Boosting FLAN-T5 with Cappy on Big-Bench Tasks
Getting Big-Bench Tasks
We take all 45 generative tasks from Big-Bench in our experiment. The command below process the tasks into .jsonl
format.
python scripts/get_bigbench_data.py
The processed datasets can be found in ./bigbench_data
, where ./bigbench_data/subset_names.json
records all the task names.
Getting FLAN-T5 Outputs
We collect generated outputs (as well as log-likelihoods on evaluation sets) from FLAN-T5 models (from -small
to -xxl
). They can be downloaded with
bash scripts/download_bigbench_flan_gens.sh
If you want to generate outputs by your self and/or adjust some generation settings, we provide generation code as below that supports distributed inference using multiple GPUs together (in case the model is too large to accomodate on a single GPU, e.g., FLAN-T5-XXL (11B)
).
python scripts/bigbench_flan_generate.py \
--model_name_or_path google/flan-t5-xl \
--n_model_shards 4
where --n_model_shards
refers to the number of shards you want to split the large model into (it's usually the number of GPUs on your device if it's not 1).
Adapting Cappy to boost FLAN-T5
XLA_PYTHON_CLIENT_MEM_FRACTION=.95 python cappy_bigbench.py \
--model_name_or_path btan2/cappy-large \
--bigbench_subset_name auto_categorization \
--bigbench_gen_model flan-t5-xxl \
--train_size 102400
-
XLA_PYTHON_CLIENT_MEM_FRACTION=.95
: (In case GPU memory exceeds) adjust the GPU memory pre-allocation to Jax, see here for more details. -
--bigbench_subset_name
: the name of subset from Big-Bench (see./bigbench_data/subset_names.json
for all of them). -
--bigbench_gen_model
: the FLAN model to be boosted. -
--train_size
: the target data size to construct for Cappy's finetuning on the task (collect FLAN outputs, and then truncate or repeat).
See def main(...)
in cappy_bigbench.py for all the arguments.

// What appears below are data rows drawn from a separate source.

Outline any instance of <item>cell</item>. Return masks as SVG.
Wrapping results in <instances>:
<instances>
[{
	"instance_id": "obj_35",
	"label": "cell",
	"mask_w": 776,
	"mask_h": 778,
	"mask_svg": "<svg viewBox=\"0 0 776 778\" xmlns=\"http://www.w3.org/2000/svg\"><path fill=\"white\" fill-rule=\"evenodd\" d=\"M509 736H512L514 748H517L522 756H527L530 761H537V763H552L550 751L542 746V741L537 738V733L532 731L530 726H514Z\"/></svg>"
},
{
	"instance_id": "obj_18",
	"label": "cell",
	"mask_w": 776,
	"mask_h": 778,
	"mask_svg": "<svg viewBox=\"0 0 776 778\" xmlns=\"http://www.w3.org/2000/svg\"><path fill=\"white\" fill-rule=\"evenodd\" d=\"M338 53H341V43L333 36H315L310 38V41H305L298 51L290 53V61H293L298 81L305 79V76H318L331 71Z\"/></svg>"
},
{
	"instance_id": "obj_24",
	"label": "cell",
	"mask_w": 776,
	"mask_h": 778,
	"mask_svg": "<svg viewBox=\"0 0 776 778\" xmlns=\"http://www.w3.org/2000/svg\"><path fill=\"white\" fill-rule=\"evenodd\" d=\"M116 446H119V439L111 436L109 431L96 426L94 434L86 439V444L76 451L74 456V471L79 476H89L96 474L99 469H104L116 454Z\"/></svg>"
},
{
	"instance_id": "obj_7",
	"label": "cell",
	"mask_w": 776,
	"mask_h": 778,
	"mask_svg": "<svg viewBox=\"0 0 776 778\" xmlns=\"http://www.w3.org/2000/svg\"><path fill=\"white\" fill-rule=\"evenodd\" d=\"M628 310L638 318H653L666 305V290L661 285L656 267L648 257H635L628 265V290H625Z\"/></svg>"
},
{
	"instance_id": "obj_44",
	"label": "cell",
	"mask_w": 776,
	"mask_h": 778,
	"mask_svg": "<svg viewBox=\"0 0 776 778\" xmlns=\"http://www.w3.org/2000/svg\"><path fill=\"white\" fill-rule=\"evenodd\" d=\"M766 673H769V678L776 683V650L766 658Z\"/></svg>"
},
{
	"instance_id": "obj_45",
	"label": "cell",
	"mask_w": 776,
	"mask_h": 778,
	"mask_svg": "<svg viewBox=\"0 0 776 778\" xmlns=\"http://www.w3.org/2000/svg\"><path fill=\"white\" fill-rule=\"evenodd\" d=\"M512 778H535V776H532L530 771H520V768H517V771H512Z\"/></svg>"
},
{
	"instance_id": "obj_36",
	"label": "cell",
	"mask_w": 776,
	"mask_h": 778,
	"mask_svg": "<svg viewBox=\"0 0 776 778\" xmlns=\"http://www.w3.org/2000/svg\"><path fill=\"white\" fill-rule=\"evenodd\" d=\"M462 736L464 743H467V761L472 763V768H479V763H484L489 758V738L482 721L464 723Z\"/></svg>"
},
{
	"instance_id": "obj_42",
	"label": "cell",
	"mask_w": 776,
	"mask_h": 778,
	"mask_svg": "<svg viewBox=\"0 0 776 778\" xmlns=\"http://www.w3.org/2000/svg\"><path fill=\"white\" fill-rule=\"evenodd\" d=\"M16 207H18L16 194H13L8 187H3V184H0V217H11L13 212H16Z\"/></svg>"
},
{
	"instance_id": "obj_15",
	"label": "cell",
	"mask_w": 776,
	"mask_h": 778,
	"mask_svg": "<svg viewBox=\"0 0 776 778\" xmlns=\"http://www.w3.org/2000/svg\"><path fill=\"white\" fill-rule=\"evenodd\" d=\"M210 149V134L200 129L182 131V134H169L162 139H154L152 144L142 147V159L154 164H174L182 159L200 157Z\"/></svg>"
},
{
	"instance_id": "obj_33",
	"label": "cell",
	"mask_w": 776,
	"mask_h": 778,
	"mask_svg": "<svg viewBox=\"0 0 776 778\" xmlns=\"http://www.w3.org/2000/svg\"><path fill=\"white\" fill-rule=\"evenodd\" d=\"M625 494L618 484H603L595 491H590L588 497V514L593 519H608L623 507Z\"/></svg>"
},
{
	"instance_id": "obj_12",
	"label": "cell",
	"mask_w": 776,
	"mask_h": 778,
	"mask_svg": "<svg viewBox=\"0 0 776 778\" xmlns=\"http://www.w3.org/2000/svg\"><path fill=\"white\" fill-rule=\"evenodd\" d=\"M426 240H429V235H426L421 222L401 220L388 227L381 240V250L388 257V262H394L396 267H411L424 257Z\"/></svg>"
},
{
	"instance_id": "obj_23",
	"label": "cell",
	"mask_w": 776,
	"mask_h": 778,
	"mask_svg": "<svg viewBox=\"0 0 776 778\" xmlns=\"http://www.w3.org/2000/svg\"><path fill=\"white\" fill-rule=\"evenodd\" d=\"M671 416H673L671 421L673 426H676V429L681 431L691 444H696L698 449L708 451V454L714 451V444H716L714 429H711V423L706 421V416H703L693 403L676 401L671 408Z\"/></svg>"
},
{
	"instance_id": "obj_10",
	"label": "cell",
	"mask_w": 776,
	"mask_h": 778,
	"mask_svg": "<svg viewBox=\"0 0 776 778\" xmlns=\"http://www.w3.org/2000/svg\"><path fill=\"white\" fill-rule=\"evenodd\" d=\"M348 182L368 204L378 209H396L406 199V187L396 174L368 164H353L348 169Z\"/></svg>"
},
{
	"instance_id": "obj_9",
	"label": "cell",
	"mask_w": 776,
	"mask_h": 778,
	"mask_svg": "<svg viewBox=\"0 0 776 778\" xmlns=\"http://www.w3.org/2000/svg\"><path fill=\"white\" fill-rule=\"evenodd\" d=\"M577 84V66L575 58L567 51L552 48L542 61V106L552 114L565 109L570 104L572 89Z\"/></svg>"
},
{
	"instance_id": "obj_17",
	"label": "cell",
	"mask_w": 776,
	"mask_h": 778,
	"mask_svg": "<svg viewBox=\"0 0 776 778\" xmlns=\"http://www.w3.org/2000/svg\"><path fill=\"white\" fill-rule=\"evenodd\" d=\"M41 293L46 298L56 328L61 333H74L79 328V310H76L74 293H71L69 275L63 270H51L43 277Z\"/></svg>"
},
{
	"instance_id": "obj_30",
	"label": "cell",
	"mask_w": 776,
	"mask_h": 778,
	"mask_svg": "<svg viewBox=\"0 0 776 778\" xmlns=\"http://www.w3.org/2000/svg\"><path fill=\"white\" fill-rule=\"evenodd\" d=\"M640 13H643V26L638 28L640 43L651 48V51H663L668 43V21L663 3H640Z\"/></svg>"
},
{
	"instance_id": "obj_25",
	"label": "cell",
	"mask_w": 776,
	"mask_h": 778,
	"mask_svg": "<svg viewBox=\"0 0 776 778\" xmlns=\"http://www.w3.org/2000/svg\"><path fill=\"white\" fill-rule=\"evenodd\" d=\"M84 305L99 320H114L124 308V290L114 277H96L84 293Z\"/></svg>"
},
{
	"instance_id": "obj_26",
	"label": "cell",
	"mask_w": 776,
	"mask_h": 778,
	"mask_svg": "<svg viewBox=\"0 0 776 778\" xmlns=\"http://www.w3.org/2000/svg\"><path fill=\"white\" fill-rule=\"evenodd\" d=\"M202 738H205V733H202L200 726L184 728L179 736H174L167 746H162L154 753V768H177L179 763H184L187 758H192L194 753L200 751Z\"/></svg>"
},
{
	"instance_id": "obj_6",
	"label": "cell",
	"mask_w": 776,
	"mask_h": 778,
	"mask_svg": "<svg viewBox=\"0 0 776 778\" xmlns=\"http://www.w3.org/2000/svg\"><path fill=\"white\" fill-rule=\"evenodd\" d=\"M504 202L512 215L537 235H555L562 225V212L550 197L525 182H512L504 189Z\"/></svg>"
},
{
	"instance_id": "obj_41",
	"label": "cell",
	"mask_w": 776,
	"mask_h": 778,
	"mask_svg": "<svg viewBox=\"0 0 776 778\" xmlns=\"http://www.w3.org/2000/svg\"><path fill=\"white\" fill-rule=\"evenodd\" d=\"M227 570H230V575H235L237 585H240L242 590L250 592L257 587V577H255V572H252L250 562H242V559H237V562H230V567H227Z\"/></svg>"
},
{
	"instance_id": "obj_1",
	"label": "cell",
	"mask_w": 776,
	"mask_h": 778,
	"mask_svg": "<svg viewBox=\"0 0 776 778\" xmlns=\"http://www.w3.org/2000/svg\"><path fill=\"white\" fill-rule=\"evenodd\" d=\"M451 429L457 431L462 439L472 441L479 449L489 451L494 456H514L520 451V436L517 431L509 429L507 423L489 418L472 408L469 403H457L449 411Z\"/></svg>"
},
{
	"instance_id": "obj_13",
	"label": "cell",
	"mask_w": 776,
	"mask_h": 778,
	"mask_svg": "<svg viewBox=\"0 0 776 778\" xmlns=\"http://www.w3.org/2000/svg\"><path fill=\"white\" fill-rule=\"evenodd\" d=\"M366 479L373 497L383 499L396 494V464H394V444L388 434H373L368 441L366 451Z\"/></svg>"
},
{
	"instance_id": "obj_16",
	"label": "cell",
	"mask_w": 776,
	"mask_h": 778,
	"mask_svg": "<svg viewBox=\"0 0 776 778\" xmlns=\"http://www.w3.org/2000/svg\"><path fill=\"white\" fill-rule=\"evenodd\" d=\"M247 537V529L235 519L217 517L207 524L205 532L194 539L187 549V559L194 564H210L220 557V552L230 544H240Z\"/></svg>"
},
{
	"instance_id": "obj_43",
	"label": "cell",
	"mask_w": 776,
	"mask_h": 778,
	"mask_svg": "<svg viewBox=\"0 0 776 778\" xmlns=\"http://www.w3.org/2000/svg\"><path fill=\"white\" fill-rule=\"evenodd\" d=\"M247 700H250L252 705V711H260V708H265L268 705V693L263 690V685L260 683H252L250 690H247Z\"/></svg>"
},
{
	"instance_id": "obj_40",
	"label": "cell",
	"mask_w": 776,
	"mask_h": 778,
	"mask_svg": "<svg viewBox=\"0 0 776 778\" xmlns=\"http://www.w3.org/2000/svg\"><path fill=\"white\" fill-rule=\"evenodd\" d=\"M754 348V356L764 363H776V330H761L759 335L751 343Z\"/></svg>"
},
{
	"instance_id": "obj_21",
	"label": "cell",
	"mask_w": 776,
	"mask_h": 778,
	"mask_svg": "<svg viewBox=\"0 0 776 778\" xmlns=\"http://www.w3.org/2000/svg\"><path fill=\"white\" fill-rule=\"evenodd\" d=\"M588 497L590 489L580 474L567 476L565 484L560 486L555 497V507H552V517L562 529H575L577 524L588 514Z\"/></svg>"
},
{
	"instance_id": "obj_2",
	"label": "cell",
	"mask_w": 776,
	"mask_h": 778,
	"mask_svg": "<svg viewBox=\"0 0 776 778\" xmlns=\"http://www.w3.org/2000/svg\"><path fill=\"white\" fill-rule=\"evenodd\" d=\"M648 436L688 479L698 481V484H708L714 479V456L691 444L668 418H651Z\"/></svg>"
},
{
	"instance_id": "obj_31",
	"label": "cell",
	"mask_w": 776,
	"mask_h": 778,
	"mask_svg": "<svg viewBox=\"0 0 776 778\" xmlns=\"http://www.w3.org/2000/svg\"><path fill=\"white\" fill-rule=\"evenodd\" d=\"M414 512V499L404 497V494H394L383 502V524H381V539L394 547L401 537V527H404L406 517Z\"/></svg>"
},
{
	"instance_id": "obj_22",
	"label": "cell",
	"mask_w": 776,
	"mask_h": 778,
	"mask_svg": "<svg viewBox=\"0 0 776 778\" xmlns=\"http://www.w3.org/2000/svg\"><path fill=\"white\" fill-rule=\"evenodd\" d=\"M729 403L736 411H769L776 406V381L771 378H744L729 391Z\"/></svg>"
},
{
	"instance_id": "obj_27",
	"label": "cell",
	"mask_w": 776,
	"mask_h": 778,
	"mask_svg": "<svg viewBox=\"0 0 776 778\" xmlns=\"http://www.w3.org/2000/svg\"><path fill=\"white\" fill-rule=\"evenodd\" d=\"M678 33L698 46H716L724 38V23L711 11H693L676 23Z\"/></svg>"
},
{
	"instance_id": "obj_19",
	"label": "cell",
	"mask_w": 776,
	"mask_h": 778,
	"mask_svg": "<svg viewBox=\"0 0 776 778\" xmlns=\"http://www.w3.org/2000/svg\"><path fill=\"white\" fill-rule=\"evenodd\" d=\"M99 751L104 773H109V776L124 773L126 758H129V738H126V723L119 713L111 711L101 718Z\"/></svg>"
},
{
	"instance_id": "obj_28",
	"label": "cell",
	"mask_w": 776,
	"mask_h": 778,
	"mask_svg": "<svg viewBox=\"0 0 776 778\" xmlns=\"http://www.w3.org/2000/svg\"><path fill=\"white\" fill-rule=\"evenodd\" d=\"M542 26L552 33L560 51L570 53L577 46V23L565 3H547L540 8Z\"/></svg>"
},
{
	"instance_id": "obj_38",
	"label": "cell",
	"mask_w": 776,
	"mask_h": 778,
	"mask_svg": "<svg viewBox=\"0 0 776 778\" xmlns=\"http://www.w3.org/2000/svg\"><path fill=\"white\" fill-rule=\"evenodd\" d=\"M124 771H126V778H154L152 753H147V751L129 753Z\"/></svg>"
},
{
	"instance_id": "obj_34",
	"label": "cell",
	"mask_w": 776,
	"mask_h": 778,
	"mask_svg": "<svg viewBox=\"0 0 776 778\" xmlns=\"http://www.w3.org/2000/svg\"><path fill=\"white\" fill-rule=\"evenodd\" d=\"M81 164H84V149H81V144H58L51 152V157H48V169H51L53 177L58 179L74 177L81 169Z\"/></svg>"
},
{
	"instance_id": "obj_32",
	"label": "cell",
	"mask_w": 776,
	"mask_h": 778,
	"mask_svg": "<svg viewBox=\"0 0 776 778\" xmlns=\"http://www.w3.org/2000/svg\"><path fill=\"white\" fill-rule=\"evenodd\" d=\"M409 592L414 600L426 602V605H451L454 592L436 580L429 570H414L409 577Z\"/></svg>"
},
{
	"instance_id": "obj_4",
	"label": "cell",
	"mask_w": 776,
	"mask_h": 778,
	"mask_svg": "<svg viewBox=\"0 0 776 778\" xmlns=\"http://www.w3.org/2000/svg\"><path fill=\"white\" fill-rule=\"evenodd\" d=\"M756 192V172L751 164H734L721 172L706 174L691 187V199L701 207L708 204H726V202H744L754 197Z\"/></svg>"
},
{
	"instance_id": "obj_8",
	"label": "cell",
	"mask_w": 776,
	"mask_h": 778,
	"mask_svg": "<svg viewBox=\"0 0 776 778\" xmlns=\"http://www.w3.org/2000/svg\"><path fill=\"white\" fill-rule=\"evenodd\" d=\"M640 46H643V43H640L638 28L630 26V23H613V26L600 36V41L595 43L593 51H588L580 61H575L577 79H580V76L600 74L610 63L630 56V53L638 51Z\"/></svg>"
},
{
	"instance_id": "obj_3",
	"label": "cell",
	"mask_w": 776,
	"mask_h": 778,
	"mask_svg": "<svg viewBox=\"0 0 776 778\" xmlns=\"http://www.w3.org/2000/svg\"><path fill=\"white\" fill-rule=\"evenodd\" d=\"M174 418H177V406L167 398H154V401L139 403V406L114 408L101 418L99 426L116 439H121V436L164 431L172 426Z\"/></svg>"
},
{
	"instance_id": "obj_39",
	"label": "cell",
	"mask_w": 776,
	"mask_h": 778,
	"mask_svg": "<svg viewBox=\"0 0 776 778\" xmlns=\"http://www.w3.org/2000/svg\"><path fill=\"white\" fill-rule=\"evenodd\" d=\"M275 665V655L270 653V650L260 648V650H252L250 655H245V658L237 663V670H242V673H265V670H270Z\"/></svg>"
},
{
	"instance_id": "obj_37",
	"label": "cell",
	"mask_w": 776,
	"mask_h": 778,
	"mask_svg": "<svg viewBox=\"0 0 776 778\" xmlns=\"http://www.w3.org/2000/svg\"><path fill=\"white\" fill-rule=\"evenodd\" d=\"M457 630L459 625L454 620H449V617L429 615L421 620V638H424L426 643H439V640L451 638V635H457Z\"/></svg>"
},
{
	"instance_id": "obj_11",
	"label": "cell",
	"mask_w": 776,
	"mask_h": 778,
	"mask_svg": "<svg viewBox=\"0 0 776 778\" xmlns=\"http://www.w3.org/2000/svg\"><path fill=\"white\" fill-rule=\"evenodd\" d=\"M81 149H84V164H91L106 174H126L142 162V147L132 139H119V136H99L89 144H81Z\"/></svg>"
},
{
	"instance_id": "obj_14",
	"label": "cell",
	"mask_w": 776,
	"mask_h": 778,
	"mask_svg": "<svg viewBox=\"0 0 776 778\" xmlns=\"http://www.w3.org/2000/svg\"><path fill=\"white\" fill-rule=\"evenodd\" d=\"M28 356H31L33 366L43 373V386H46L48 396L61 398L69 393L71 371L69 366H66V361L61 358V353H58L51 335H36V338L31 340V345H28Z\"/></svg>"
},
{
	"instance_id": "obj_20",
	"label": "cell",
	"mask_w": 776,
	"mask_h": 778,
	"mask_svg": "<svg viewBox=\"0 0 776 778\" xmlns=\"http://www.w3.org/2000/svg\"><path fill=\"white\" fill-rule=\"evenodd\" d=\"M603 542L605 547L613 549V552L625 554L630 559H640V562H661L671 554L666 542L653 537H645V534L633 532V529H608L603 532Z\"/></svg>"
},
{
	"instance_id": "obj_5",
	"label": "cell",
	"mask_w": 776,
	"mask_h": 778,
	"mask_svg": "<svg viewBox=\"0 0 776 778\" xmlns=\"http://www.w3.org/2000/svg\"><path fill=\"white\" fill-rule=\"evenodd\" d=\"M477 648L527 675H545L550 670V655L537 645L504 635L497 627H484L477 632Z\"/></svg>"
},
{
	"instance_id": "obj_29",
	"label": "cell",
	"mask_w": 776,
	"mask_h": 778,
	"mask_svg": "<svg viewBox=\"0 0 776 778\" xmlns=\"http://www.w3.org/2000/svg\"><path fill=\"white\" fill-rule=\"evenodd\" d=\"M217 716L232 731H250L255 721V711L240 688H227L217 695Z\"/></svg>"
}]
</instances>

Every sub-task takes 40 mins to run on a single A10G GPU. The result will be logged in ./bigbench_cappy_results/{flan_model}/{subset_name}.json
.
Besides, to run all the Big-Bench subsets at once,
python scripts/run_cappy_bigbench.py --cuda_idx 0
Results
To present baseline results, python scripts/present_bigbench_baselines.py
To present Cappy results on all 45 Big-Bench subtasks,
python scripts/present_cappy_bigbench_results.py --gen_model_name flan-t5-xxl
The reported numbers on the paper are produced on TPU machines. Here we provide our
reproduction results on A10G GPUs in ./bigbench_cappy_results
. The gap between
them is slight (ΔrougeL <= 0.8
).
flan-t5-small | flan-t5-base | flan-t5-large | flan-t5-xl | flan-t5-xxl | |
---|---|---|---|---|---|
Beam Search (beam=4) | 16.4025 | 19.8594 | 23.4802 | 26.1177 | 29.6608 |
Sampling | 11.4317 | 15.7909 | 19.6248 | 23.2191 | 25.7273 |
Temperature (t=0.9) | 12.0126 | 17.0571 | 20.0481 | 24.2702 | 27.0985 |
Topk (k=40) | 11.5157 | 15.7481 | 19.7634 | 22.6692 | 25.8226 |
Nucleus (p=0.95) | 11.9171 | 16.6174 | 20.1986 | 24.1654 | 26.9036 |
Self-Score (sum) | 15.0806 | 20.711 | 24.1224 | 28.4665 | 32.0156 |
Self-Score (mean) | 16.4223 | 20.1317 | 23.7828 | 26.7694 | 30.246 |
Cappy (ours) | 23.6543 | 27.6178 | 30.3802 | 33.2775 | 37.1678 |
Acknowledgement
Cappy is Mario's ally throughout Super Mario Odyssey and assists him in various ways. We thank Nintendo for the nice game!